Change from baseline in fasting glucose was an average of 0.61 mmol/L smaller in patients who used BA than in patients who used PM insulin regimens [− 0.61 mmol/L (95% CI − 0.90, − 0.32)] (Table 2). Three primary analyses showed statistically significant differences, including BB insulin stepwise versus PM insulin stepwise [− 0.99 mmol/L (95% CI − 1.42, − 0.55)], BB insulin 3× versus PM insulin TID [− 0.74 mmol/L (95% CI − 1.46, − 0.02)], and BA insulin QD ± OAD versus PM insulin BID ± OAD [− 0.59 mmol/L, 95% CI − 1.06, − 0.12)] (Table 2).
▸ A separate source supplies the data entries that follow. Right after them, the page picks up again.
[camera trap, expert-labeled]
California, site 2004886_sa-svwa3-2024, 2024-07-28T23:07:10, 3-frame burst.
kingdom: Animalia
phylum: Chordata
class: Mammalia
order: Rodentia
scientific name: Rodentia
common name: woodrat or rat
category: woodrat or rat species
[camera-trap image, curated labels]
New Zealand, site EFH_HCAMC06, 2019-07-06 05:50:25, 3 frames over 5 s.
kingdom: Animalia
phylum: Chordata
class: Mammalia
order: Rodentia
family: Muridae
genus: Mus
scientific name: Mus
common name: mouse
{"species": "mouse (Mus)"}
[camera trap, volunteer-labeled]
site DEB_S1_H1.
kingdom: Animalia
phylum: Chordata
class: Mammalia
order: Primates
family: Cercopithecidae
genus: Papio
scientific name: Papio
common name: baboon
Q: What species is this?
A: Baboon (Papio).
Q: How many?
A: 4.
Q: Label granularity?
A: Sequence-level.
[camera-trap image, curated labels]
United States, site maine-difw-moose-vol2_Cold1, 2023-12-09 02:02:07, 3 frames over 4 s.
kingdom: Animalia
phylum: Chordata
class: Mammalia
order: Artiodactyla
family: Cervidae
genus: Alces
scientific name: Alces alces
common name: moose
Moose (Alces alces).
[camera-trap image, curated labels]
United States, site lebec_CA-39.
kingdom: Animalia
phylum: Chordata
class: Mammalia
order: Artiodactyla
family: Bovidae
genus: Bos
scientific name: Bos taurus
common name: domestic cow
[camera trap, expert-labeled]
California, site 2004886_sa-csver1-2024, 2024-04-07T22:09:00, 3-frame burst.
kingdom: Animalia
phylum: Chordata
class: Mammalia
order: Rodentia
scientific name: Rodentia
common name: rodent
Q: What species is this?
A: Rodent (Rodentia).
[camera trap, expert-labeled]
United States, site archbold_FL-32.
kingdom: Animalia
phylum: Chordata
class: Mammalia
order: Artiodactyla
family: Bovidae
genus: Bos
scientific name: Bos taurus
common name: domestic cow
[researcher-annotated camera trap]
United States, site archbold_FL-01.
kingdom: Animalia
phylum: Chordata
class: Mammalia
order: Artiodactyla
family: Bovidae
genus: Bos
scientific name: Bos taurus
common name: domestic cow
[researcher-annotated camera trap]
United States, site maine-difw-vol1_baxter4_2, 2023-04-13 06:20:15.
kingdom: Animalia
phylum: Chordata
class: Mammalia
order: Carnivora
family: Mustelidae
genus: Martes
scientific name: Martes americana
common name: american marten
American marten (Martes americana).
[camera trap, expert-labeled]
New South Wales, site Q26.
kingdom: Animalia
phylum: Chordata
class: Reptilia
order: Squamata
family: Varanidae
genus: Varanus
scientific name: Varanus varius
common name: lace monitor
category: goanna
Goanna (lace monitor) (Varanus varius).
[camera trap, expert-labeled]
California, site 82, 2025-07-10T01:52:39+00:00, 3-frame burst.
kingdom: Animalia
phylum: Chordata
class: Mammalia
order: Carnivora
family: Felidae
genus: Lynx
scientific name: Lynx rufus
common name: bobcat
Although not statistically significant, the evidence suggests that total insulin dose was on average 0.06 U/kg lower in patients who used BA compared to those who used PM insulin [− 0.06 U/kg (95% CI − 0.13, 0.01)] (Table 2). A significant decrease in total insulin dose was reported for the BA insulin QD ± OAD patients compared to the PM insulin BID ± OAD patients [− 0.107 U/kg (95% CI − 0.32, − 0.01)] (Table 2).

An increase from baseline in 2-h postprandial glucose was observed in patients who used BA insulin regimens compared to patients who used PM insulin, but this was not statistically significant [0.09 mmol/L (95% CI − 0.31, 0.49)] (Table 2).

Total hypoglycemia was suitable for analysis in 19 trials [2, 14‐27, 29‐31, 33]. Results for overall comparisons and each of the five primary analysis comparisons are reported in Fig. 3a. Patients who used BA insulin regimens had a statistically significantly reduced likelihood of total hypoglycemia compared to those who used PM insulin regimens [0.77 (95% CI 0.64, 0.92)], with significant heterogeneity of effect size across the included trials (I² = 65.3%, p value < 0.05) (Fig. 3a). The only statistically significant difference in hypoglycemia incidence in a primary comparison was between the BA insulin QD ± OAD and PM insulin BID ± OAD groups [0.53 (95% CI 0.40, 0.70)] (Fig. 3a). Other primary comparisons showed no statistical significant difference in hypoglycemia incidence (Fig. 3a). The results of exploratory analyses of total hypoglycemia for comparisons based on BA or PM insulin types and patient/trial characteristics are summarized in Table S5 in the ESM.

Mean change from baseline in body weight was suitable for analysis in 21 trials [2, 13‐31, 33], with MDs for overall comparisons and each of the five primary analysis comparisons reported in Fig. 3b. There was a statistically significant difference in body weight between patients who used BA insulin regimens and patients who used PM insulin [− 0.48 kg (95% CI − 0.86, − 0.11)], with significant heterogeneity of effect size across the included trials (I² = 75.7%, p value < 0.05) (Fig. 3b). The comparison of the BA QD ± OAD and PM insulin BID ± OAD groups showed a significant difference in body weight change [− 1.23 kg (95% CI − 1.99, − 0.47)] (Fig. 3b). Body weight change was also significantly different for BB insulin 1×-treated patients and PM insulin BID-treated patients [− 0.64 kg (95% CI − 1.06, − 0.22)] (Fig. 3b).